Copy the following records verbatim, beginning at the line that contains "What is the distance of" and stopping after the line that contains "1547 millimetres".

——

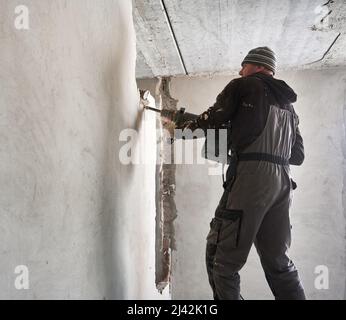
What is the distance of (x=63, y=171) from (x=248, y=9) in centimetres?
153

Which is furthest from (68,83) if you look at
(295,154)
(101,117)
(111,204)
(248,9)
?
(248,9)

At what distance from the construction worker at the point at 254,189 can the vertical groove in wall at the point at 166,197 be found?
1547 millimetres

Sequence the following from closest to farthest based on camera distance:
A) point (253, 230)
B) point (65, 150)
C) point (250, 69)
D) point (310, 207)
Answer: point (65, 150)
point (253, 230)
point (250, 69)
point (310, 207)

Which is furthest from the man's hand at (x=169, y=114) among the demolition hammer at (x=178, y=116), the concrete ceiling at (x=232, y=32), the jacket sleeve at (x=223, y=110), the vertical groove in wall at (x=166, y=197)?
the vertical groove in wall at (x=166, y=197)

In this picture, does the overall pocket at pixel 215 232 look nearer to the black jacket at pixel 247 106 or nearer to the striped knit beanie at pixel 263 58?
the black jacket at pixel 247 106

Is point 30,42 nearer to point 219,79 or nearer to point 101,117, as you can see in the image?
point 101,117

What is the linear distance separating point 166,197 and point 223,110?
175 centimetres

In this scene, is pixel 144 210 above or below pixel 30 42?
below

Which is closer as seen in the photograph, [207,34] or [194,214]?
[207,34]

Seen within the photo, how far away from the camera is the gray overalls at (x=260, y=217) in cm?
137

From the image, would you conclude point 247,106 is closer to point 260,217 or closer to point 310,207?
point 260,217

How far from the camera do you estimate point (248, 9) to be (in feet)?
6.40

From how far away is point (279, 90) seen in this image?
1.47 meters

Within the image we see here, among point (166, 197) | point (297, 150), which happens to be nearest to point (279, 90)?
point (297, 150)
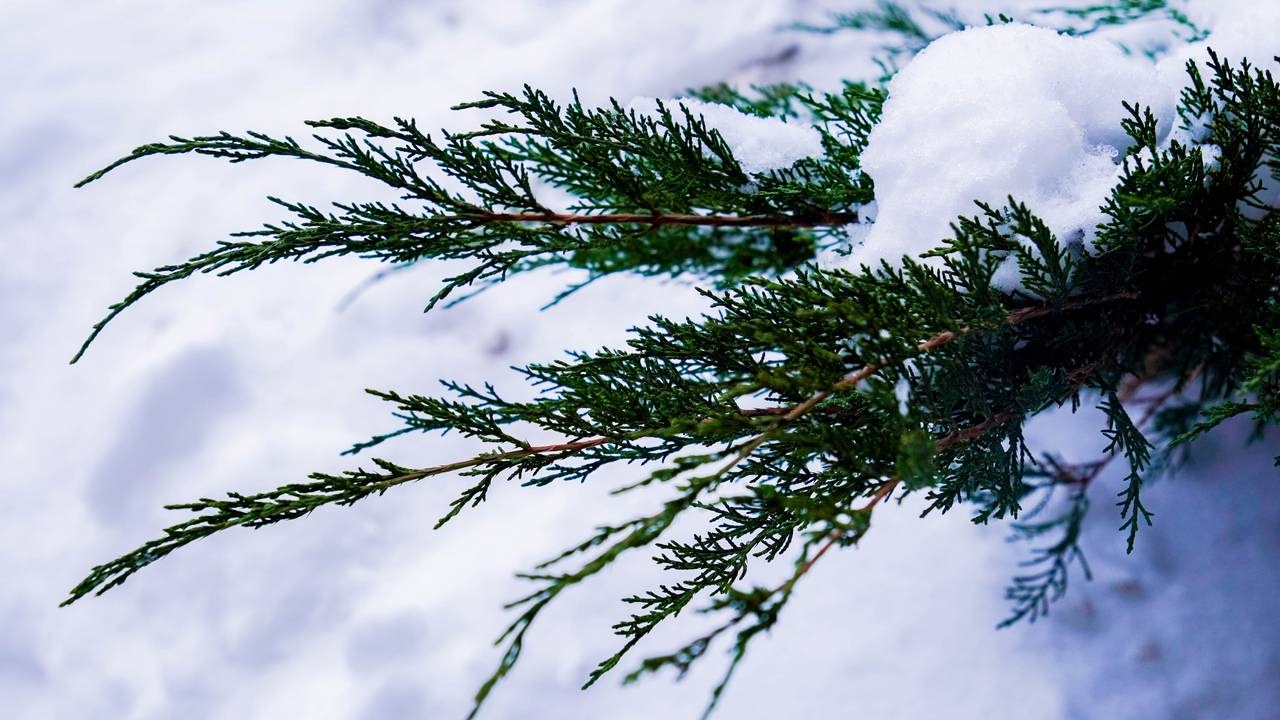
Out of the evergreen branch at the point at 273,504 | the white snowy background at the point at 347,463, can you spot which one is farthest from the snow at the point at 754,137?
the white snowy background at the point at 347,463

——

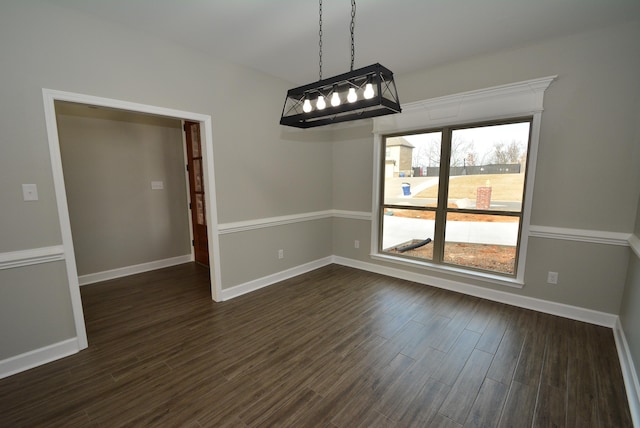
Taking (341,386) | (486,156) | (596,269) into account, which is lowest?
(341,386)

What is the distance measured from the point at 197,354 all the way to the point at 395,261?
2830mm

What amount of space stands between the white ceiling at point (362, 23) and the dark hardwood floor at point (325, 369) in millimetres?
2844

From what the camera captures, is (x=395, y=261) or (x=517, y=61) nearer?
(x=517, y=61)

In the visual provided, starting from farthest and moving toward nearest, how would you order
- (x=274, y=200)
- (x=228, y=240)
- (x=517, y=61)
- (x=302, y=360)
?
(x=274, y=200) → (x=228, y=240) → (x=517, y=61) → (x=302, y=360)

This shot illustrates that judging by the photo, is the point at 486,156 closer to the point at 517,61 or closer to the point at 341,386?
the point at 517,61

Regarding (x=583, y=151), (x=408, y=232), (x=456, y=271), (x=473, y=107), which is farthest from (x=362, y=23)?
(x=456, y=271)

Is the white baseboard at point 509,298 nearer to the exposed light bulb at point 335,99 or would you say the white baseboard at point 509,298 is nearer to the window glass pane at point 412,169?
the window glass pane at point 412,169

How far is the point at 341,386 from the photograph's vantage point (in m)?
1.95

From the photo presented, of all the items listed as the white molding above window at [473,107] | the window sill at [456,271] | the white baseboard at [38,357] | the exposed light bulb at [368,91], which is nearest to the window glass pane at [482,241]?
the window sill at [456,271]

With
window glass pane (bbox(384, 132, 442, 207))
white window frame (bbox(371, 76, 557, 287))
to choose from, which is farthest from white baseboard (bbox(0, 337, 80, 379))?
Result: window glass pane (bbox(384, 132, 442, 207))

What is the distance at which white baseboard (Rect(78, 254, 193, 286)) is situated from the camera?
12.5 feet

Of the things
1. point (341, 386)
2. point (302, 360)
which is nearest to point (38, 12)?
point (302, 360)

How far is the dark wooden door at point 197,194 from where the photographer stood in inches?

——

▶ **RESULT**
What is the distance of (x=63, y=171) from (x=248, y=9) in centimetres?
153

Which is furthest from (68,83) if you look at
(295,154)
(101,117)
(111,204)
(248,9)
?
(248,9)

At what distance from the construction worker at the point at 254,189 can the vertical groove in wall at the point at 166,197 be found?
1547 millimetres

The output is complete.